If an elderly player is able to give the 4 kilogram biscuit an initial speed of 5 meters
per second, and it comes to rest after 10 meters, what
is the coefficient of friction between the biscuit and the court?
And here are the possible answers...
This problem is a two-parter.
We first have to find how fast the biscuit is decelerating,
then find the coefficient of friction.
Keep in mind that there is no correlation between this and how fast
your biscuit decelerates after you send it sliding down your esophagus.
First, we know that the biscuit is moving at 5 meters per second initially,
and decelerates to a stop in 10 meters.
Not a lot of information, but it's enough.
We can use v squared = v initial squared plus 2 a x, as our core formula.
Plugging in what we know, we get 0 squared is equal to... 5 squared plus 2a times 10.
With some simple algebra, we get -25 is equal to 20a,
so a is equal to -5/4 meters per second squared.
Now that we have our acceleration, this problem is easy.
F = ma, and then F = u times the normal force.

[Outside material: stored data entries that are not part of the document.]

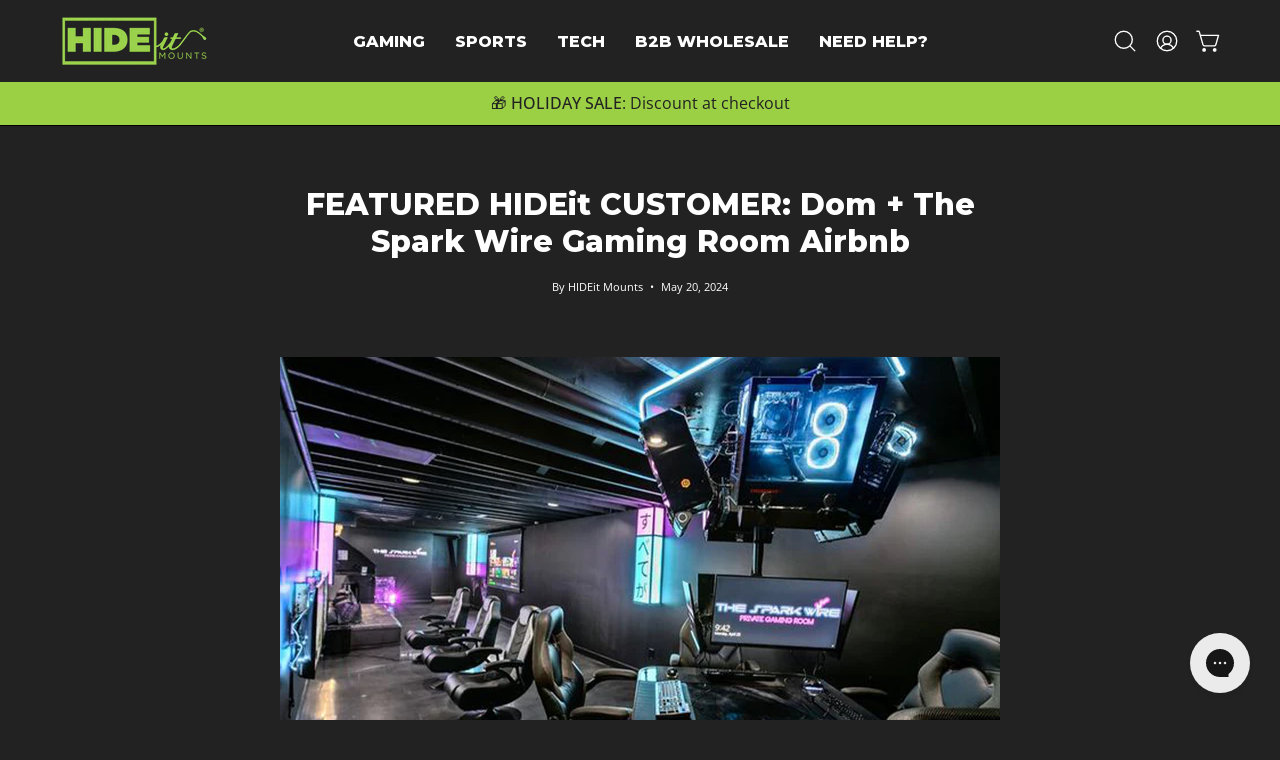

--- FILE ---
content_type: text/javascript; charset=utf-8
request_url: https://cdn.shopify.com/proxy/759ab3c17db06984d137ac96a87422899004bdd57ff9e6b3f065981775dd7ef8/contact.gorgias.help/api/contact-forms/replace-mailto-script.js?t=1710533891733&shopName=hideitmounts&shop=hideitmounts.myshopify.com&sp-cache-control=cHVibGljLCBtYXgtYWdlPTkwMA
body_size: -306
content:
(function(c){function i({contactBaseURL:l,contactFormUid:d,emails:s}){function t(){let o=e=>e!=null&&e.nodeName==="A",u=`${l}/forms/${d}`,n=document.createTreeWalker(document.body,NodeFilter.SHOW_ELEMENT,function(e){var a;return o(e)&&((a=e.href)!=null&&a.includes("mailto"))&&s.some(m=>{var r;return(r=e.href)==null?void 0:r.replace("mailto:","").toLowerCase().includes(m.toLowerCase())})?NodeFilter.FILTER_ACCEPT:NodeFilter.FILTER_SKIP});for(;n.nextNode();){let e=n.currentNode;o(e)&&(e.setAttribute("href",u),e.setAttribute("target","_blank"))}}"requestIdleCallback"in window?requestIdleCallback(t):t()}i(c)})({contactBaseURL:"https://contact.gorgias.help",contactFormUid:"pyfqp831",emails:["info@hideitmounts.com"]});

First, to find out how much force friction is applying to the biscuit, we multiply the
mass of the biscuit by the acceleration, which we found in the last part.

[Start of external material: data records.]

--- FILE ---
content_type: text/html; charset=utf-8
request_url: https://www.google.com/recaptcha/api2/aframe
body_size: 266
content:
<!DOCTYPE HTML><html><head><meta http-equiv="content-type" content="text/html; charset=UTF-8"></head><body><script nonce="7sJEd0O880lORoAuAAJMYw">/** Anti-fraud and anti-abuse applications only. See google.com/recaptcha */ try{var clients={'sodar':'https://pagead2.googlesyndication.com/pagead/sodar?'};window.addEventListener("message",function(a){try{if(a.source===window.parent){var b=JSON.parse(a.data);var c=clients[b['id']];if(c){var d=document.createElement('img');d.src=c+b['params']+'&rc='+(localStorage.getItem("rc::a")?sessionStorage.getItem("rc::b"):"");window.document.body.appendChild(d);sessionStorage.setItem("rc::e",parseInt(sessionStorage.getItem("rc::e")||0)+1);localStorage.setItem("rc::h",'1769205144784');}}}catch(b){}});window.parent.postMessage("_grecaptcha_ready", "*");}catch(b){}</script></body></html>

4 kilograms times -5/4 meters per second is equal to 5 Newtons of force.
Sure... go ahead and chase that biscuit with a few Fig Newtons...
Finally, the force of friction is equal to mu times the normal force.
The force of friction is equal to -5 Newtons, so we plug that into the equation.
We're missing the normal force, but since the biscuit is on a flat plane,
that's just equal to mass times acceleration due to gravity, or 4(-10).
Solving for mu, we get that the coefficient of friction is equal to 1/8...
...or choice (A).
Now to deal with the friction in Grandma and Grandpa's relationship...